Comparado ao tratamento padrão ou placebo, o tocilizumab reduziu a mortalidade por todas as causas no D28 (RR 0,89, IC 95% 0,82 a 0,97; I2 = 0,0%; 8 ECRs, 6363 participantes; efeito absoluto: menos 32 mortes por 1000 (variando de 52 a menos até 9 a menos); evidência de alta qualidade). Há incerteza quanto ao efeito do medicamento sobre mortalidade no ≥ D60 (RR 0,86, IC 95% 0,53 a 1,40; I2 = 0,0%; 2 ECRs, 519 participantes; evidência de baixa qualidade).

b. Segurança do tocilizumab para pacientes com COVID-19

A evidência é muito incerta quanto ao efeito do tocilizumab sobre eventos adversos (RR 1,23, IC 95% 0,87 a 1,72; I2 = 86,4%; 7 ECRs, 1534 participantes; evidência de qualidade muito baixa). Porém, o tocilizumab provavelmente produz um pouco menos de eventos adversos graves do que o tratamento padrão ou o placebo (RR 0,89, IC 95% 0,75 a 1,06; I2 = 0,0%; 8 ECRs, 2312 participantes; evidência de qualidade moderada).

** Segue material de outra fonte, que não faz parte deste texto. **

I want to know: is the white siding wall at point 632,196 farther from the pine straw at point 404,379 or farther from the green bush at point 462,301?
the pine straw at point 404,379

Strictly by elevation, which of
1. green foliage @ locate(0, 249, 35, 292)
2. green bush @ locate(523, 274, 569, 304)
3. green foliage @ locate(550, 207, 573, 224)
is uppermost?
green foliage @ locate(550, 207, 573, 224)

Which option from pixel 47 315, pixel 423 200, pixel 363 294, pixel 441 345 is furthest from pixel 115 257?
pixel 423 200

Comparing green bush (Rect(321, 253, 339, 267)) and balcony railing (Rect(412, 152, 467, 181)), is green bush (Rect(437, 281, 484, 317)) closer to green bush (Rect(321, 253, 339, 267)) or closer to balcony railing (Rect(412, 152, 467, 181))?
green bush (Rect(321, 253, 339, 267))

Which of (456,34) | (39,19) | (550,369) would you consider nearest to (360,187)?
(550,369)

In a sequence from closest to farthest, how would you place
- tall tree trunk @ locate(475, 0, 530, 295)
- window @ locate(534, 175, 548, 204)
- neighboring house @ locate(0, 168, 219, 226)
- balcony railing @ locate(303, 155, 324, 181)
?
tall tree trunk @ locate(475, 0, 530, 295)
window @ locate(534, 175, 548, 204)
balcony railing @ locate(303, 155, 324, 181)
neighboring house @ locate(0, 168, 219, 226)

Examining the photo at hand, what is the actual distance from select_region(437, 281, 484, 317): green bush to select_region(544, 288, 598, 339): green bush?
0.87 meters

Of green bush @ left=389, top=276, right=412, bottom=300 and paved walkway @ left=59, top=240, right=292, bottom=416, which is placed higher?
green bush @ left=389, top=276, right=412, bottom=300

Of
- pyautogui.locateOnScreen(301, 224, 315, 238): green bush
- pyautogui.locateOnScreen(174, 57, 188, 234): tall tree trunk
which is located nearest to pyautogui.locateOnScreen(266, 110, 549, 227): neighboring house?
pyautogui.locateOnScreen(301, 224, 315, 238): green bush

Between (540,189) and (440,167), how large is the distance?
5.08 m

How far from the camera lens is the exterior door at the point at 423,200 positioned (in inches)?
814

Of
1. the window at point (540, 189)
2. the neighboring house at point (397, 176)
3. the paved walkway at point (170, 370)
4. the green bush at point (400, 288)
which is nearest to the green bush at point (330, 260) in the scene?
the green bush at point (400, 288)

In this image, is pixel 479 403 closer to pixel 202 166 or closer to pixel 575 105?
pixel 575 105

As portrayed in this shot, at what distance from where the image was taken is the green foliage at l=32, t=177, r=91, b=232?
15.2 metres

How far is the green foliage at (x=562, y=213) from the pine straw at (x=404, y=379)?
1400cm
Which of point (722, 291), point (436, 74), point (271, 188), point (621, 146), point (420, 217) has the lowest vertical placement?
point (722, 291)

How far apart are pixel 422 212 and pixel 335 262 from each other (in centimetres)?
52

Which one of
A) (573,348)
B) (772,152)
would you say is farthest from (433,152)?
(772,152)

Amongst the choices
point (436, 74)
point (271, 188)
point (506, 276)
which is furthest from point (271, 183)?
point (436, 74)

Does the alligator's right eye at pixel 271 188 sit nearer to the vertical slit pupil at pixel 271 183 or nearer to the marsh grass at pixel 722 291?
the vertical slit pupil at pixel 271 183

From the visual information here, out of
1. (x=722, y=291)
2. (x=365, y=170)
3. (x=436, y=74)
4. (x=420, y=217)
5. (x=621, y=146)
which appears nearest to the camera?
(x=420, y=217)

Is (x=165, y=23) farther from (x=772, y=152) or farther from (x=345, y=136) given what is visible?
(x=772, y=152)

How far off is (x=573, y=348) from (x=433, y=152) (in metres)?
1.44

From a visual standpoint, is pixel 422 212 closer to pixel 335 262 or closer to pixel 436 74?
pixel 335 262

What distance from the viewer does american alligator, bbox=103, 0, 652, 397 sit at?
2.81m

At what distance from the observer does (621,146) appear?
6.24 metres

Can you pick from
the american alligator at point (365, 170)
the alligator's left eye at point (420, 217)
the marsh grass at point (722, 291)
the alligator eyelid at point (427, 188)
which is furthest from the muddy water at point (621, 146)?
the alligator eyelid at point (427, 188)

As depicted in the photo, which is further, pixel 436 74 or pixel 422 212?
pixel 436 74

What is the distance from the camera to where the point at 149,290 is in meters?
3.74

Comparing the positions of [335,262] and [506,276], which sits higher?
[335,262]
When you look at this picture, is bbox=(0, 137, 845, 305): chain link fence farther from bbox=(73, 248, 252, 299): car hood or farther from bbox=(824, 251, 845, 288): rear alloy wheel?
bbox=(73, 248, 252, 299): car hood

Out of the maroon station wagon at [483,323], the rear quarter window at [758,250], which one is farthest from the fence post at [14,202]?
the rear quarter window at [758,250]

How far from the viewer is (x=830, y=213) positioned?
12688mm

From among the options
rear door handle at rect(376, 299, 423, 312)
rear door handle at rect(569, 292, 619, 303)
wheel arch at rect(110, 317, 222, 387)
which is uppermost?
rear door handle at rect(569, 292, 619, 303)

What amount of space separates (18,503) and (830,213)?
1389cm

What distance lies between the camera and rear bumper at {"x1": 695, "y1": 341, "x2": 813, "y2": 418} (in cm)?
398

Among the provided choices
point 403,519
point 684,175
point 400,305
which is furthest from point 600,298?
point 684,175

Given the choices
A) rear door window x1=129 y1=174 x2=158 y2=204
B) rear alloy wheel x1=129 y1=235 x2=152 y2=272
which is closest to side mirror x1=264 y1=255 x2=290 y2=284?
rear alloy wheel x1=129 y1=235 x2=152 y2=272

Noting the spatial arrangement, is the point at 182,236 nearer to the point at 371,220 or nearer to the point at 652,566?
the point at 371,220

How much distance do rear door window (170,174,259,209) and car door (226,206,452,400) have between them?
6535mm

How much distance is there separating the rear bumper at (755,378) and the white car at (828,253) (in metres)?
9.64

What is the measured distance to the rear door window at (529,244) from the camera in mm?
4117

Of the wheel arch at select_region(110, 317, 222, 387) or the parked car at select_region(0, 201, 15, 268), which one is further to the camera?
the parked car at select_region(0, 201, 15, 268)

Sarilumab versus tratamento padrão sozinho ou placebo

A evidência é incerta sobre o efeito da sarilumab na mortalidade por todas as causas no D28 (RR 0,77, IC 95% 0,43 a 1,36; 2 ECRs, 880 participantes; evidência de baixa qualidade), na mortalidade por todas as causas no ≥ D60 (RR 1,00, IC 95% 0,50 a 2,0; 1 ECR, 420 participantes; evidência de baixa qualidade), e eventos adversos graves (RR 1,17, IC 95% 0,77 a 1,77; 2 ECRs, 880 participantes; evidência de baixa qualidade). É improvável que a sarilumab produza um aumento importante nos eventos adversos (RR 1,05, IC 95% 0,88 a 1,25; 1 ECR, 420 participantes; evidência de qualidade moderada). Entretanto, um aumento não pode ser excluído

Não havia dados disponíveis para outros desfechos críticos.